F.F. Je ne peux pas répondre. Depuis ce drame, j’ai été obligée de me consoler seule. De gravir la montagne seule, avec personne pour m’assurer dans la cordée. Je suis protégée aujourd’hui par mon entourage et une famille nouvelle, mais j’ai dû couper les liens avec ceux qui m’entraînaient vers le fond.

ELLE. Le choix de faire de la radio, c’était pour pouvoir écrire ?

F.F. Je savais que le chemin qui m’attendait ne pouvait pas fonctionner avec l’image que je renvoyais à la télé et qui n’était pas du tout en adéquation avec ce que je suis profondément.
Je craignais que l’on ne m’accorde pas une crédibilité d’auteur alors que j’en rêve depuis toute petite. Cette retraite médiatique a été salvatrice pour moi car je fais l’émission qui me convient, en dialoguant avec les auditeurs. Et, avec ce livre, je suis enfin dans la vérité. On ne se ment pas.
C’est difficile de s’entendre dire : « Votre vie est formidable », « Quelle chance vous avez », quand vous souffrez.

ELLE. Vous avez trouvé la paix ?

F.F. Je n’ai pas tourné la page car on ne tourne pas ce genre de page.

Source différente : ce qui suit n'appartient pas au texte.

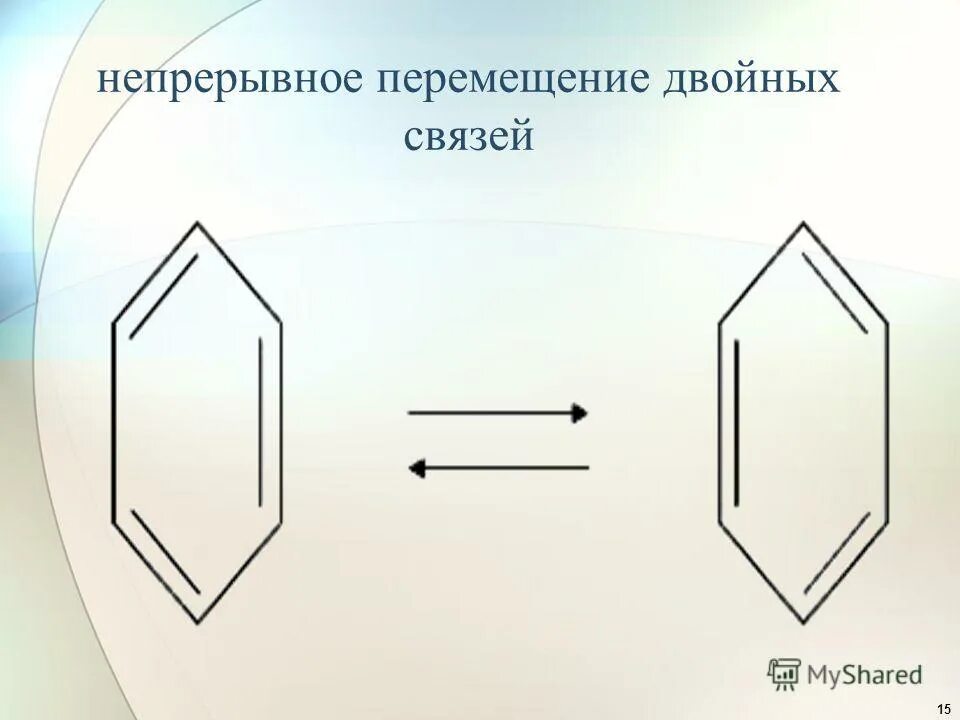 непрерывное перемещение двойных связей

MyShared

15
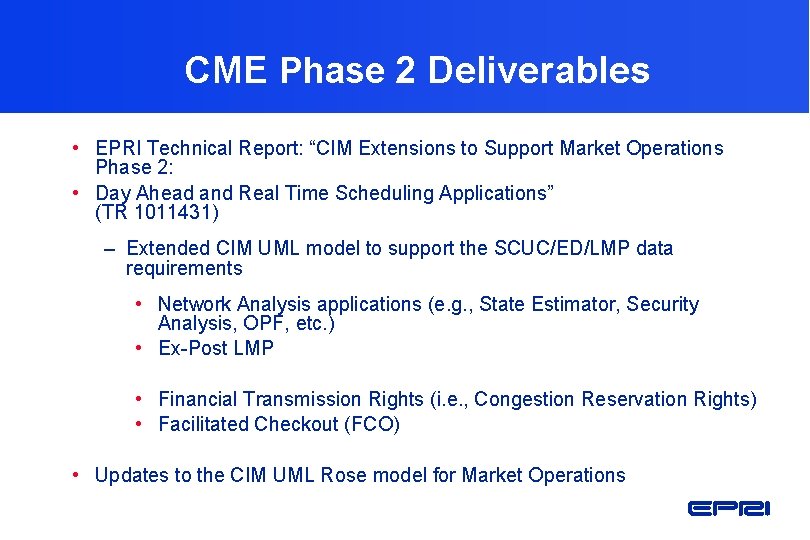 CME Phase 2 Deliverables

• EPRI Technical Report: “CIM Extensions to Support Market Operations Phase 2:
• Day Ahead and Real Time Scheduling Applications” (TR 1011431)

– Extended CIM UML model to support the SCUC/ED/LMP data requirements

• Network Analysis applications (e.g., State Estimator, Security Analysis, OPF, etc.)
• Ex-Post LMP

• Financial Transmission Rights (i.e., Congestion Reservation Rights)
• Facilitated Checkout (FCO)

• Updates to the CIM UML Rose model for Market Operations

EPRI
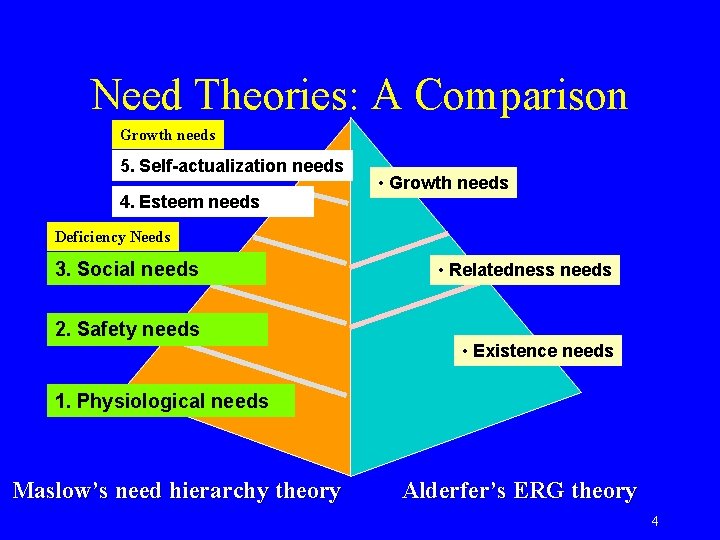 Need Theories: A Comparison

Growth needs

5. Self-actualization needs

4. Esteem needs

Deficiency Needs

3. Social needs

2. Safety needs

1. Physiological needs

• Growth needs

• Relatedness needs

• Existence needs

Maslow's need hierarchy theory

Alderfer's ERG theory

4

Mais je suis animée par l’idée que cela va aider d’autres femmes qui ne peuvent pas parler. Et faire bouger la prescription.
C’est épouvantable de vivre cette remontée des souvenirs, de comprendre qui on est, de trouver la force de parler et de s’entendre dire que c’est trop tard. Vous avez souffert toute votre vie. Mais ceux qui ont commis de tels actes peuvent dormir tranquilles.

ELLE. En 2014, le délai de prescription a failli être prolongé de dix ans. mais le projet a été rejeté par l’Assemblée nationale. s’il avait été voté, auriez-vous porté plainte ?

F.F. Oui, je l’aurais fait. Avec ce livre, j’espère libérer la parole. C’est ma façon d’abolir la prescription.